Cis-acting 3′ stimulators of frameshifting. Plasmids p2Luc-AZ1wt (AZ1wt), p2luc-AZ1PKdel (AZ1PKdel) and p2luc-AZ1hp (AZ1hp) were transcribed and translated in rabbit reticulocyte lysate in the absence or presence of increasing amounts of spermidine (final concentration indicated in mM). SDS–PAGE of ³⁵S-methionine-labeled protein products from transcription and translation reactions is shown. The location of the full-length frameshift product (+1 FS) and non-frameshift termination product (Term) are indicated. The efficiency of frameshifting (% FS) is indicated.

Figure 3

Antisense oligonucleotide stimulators of frameshifting. Plasmids p2Luc-AZ1PKdel (AZ1PKdel) or p2luc-AZ1-0sp (AZ1-0sp) were transcribed and translated in rabbit reticulocyte lysate in the absence or presence of increasing amounts of spermidine (final concentration indicated in mM). Either 2′-O-Methyl antisense oligonucleotide AZ1A (A), AZ1B (B) or AZ1C (C) was added to the transcription and translation reactions at 2 μM final concentration. No antisense oligonucleotide was added to reactions with AZ1-0sp (D). SDS–PAGE of ³⁵S-methionine-labeled protein products from transcription and translation reactions is shown. The efficiency of frameshifting (% FS) is indicated.

Figure 4

Sequence effect 3′ of the shift site on 2′-O-Methyl induced frameshifting. Plasmids p2Luc-AZ1PKm1 (AZ1PKm1) (A and B) or p2luc-AZ1sl (AZ1SL) (C and D) were transcribed and translated in rabbit reticulocyte lysate in the presence of 0.4 mM spermidine. Either 2′-O-Methyl antisense oligonucleotide PKm1 (A), PKm2 (B), SL1 (C) or SL2 (D) was added to the transcription and translation reactions at increasing concentrations. Final concentration of the antisense oligonucleotide (AO) is indicated in μM. SDS–PAGE of ³⁵S-methionine-labeled protein products from transcription and translation reactions is shown. The efficiency of frameshifting (% FS) is indicated.

Figure 5

Sequence effect 5′ of the shift site on 2′-O-Methyl induced frameshifting.
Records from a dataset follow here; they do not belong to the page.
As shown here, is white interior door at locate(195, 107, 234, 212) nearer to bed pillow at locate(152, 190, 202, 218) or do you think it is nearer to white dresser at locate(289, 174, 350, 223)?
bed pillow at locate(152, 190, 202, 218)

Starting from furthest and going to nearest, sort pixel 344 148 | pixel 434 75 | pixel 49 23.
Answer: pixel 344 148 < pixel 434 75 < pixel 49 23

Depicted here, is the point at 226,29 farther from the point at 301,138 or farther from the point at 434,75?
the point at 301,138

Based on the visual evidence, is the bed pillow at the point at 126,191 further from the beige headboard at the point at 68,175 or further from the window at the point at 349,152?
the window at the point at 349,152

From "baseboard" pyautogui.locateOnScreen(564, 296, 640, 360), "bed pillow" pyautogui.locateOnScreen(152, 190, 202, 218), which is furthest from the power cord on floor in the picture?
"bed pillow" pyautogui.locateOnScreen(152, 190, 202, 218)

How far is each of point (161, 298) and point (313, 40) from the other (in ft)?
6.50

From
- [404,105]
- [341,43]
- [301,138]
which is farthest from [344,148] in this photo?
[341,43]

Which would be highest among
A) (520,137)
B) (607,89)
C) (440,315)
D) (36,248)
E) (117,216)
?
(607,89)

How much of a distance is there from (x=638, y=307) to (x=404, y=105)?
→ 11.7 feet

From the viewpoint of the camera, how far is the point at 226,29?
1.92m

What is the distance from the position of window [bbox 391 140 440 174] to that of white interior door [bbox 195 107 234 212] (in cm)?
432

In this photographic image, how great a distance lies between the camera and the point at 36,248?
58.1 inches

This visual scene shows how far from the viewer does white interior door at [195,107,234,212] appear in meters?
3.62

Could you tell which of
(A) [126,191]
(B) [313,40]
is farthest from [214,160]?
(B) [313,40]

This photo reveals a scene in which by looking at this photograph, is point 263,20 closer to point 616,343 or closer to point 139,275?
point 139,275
Plasmids p2Luc-AZ1FS (AZ1 FS) (A and B) or p2luc-AZ1FS-UGG (AZ1FS-UGG) (C and D) were transcribed and translated in rabbit reticulocyte lysate in the presence or absence of 0.4 mM spermidine. Either 2′-O-Methyl antisense oligonucleotide AZ1A, AZ1B or AZ1C were present. SDS–PAGE of ³⁵S-methionine-labeled protein products from transcription and translation reactions is shown for AZ1FS (A) and AZ1FS-UGG (C). The efficiency of frameshifting (% FS) is indicated.

Figure 6

Antisense induced frameshifting in cultured mammalian cells. Plasmid p2lucAZPKdel was transfected into cultured CV-1 cells along with increasing amounts of 2′-O-Methyl antisense oligonucleotide AZ1B. The cells were incubated for 20 h and the percent frameshifting was determined by assaying firefly and Renilla luciferase activity in cell lysates as described in Materials and Methods.